How to Identify and Avoid Phishing Scams

Phishing is a form of social engineering technique used by hackers to gather sensitive information such as usernames, passwords and credit card details by posing as a trustworty person/organization. Since most online users are unaware of the techniques used in carrying out a phishing attack, they often fall victims and hence, phishing can be very effective.

With the dramatic increase in the number of phishing scams in the recent years, there has also been a steady rise in the number of people being victimized. Lack of awareness among the people is the prime reason behind such attacks. This article will try to create awareness and educate the users about such online scams and frauds.

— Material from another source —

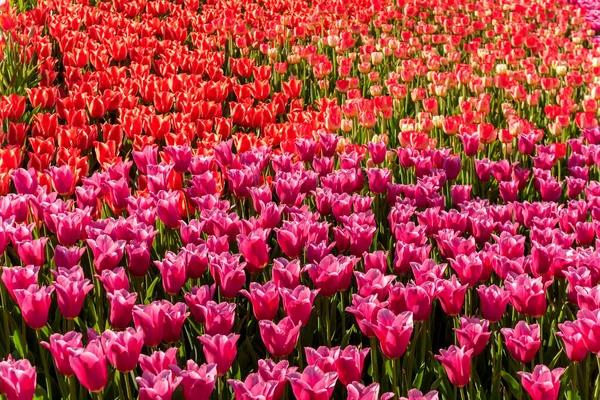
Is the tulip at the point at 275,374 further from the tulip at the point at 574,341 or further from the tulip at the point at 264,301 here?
the tulip at the point at 574,341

Phishing scams usually sends an email message to users requesting for their personal information, or redirects them to a website where they are required to enter thier personal information. Here are some of the tips that can be used to identify various phishing techniques and stay away from it.

 

Identifying a Phishing Scam

 

1. Beware of emails that demand for an urgent response from your side. Some of the examples are:

• You may receive an email which appears to have come from your bank or financial organization stating that “your bank account is limited due to an unauthorized activity. Please verify your account asap so as to avoid permanant suspension”. In most cases, you are requested to follow a link (URL) that takes you to spoofed webpage (similar to your bank website) and enter your login details over there.
• In some cases, phishing emails may ask you to make a phone call. There may be a person or an audio response waiting on the other side of the phone to take away your credit cards details, account number, social security number or other valuable data.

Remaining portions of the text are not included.